Wednesday, March 3, 2010

Anonymous on the Internet

Because there's nothing like a thoughtful article about anonymity on the Internet:

The article tells the story of the South Korean blogger Minerva, and how he moved from anonymity and influence to notoriety and a court trial. Park Dae-Sung became tremendously influential in Korea as the financial markets plummeted, and his anonymous predictions, which he based on careful study of the markets, turned out accurate at important moments. Despite flying rumors before the revelation, he turned out to be nobody particularly qualified; no economist, just a student, and not a reformed greedy financier as he'd presented himself.

Orson Scott Card himself, on his web site, noticed the resemblance of the Minerva case to his book Ender's Game, where Val and Peter become Locke and Demosthenes, using the anonymous names' freedom to pretend to more gravity and influence than they actually had. Sometimes doing that attracts attention in itself, as the anonymous writer can come across as someone powerful who wanted to speak the truth without compromising an established reputation.

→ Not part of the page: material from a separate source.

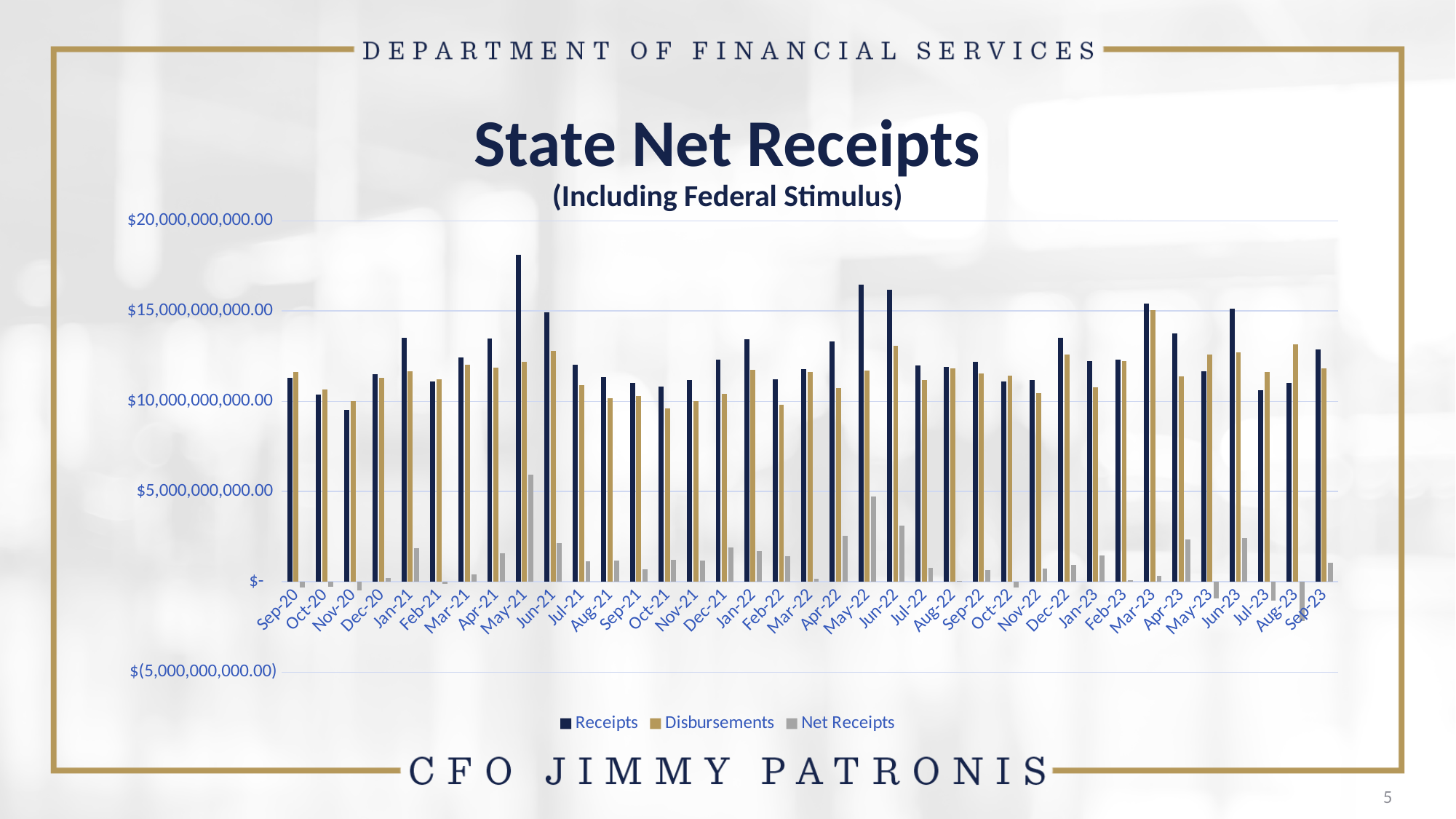
Is the Receipts value for Nov-20 greater or less than $10,000,000,000.00? less What kind of chart is shown on the slide? bar chart Which month has the highest Net Receipts value? May-21 Which is larger, the Receipts value for May-21 or for Jun-21? May-21 Which month has the highest Disbursements value? Mar-23 Is the Net Receipts value for May-21 greater or less than $5,000,000,000.00? greater Which month has the lowest Receipts value? Nov-20 Is the Receipts value for May-21 greater or less than $15,000,000,000.00? greater How many series does the legend list? 3 Which month has the highest Receipts value? May-21 How many months are plotted along the x axis? 37 What is the subtitle shown under the chart title 'State Net Receipts'? (Including Federal Stimulus)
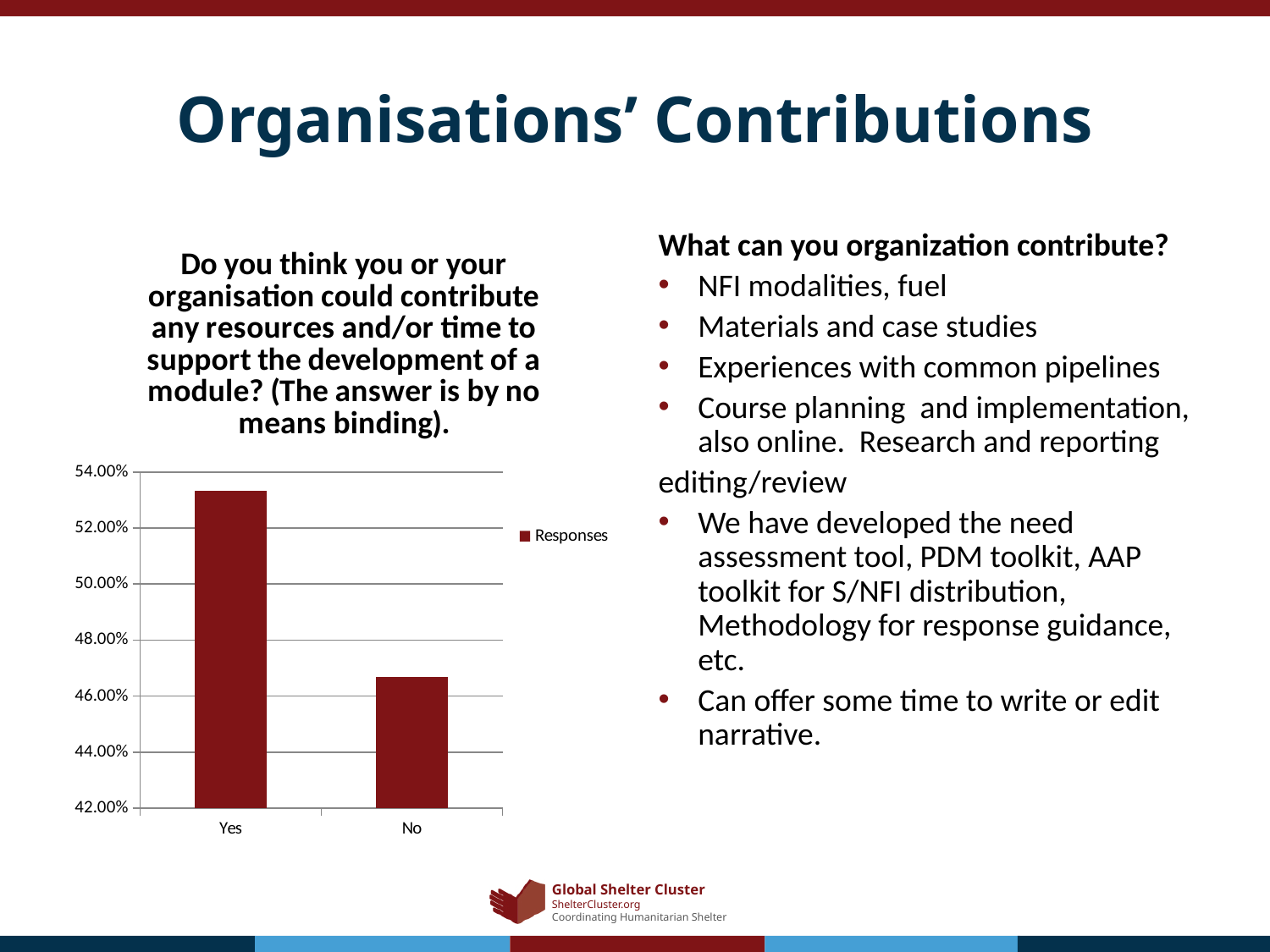
Which is larger, the value for Yes or the value for No? Yes How many categories are shown on the x axis of the chart? 2 What kind of chart is shown on the slide? bar chart Is the value for No greater or less than 46.00%? greater Is the value for Yes greater or less than 54.00%? less Which category has the lowest value in the chart? No How many series does the chart legend list? 1 What is the name of the series listed in the chart legend? Responses Which category has the highest value in the chart? Yes Is the value for Yes greater or less than 52.00%? greater What is the lowest value shown on the chart's vertical axis? 42.00%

Minerva was uncovered in the end, though, in a way that also uncovered serious flaws in the system of South Korean law and government, if the Wired article is accurate in its judgements (something I don't really know much about so I can't be sure). Internet and privacy, and whether it is the government's job to keep the Internet clean and tidy for its citizens, is of course a whole other debate, worthy of discussion but not for this post. But the article is an excellent read, with its insights into the economic crisis, South Korean society, the nature of anonymity on the Internets, and the interaction of opinions with the sources that form them.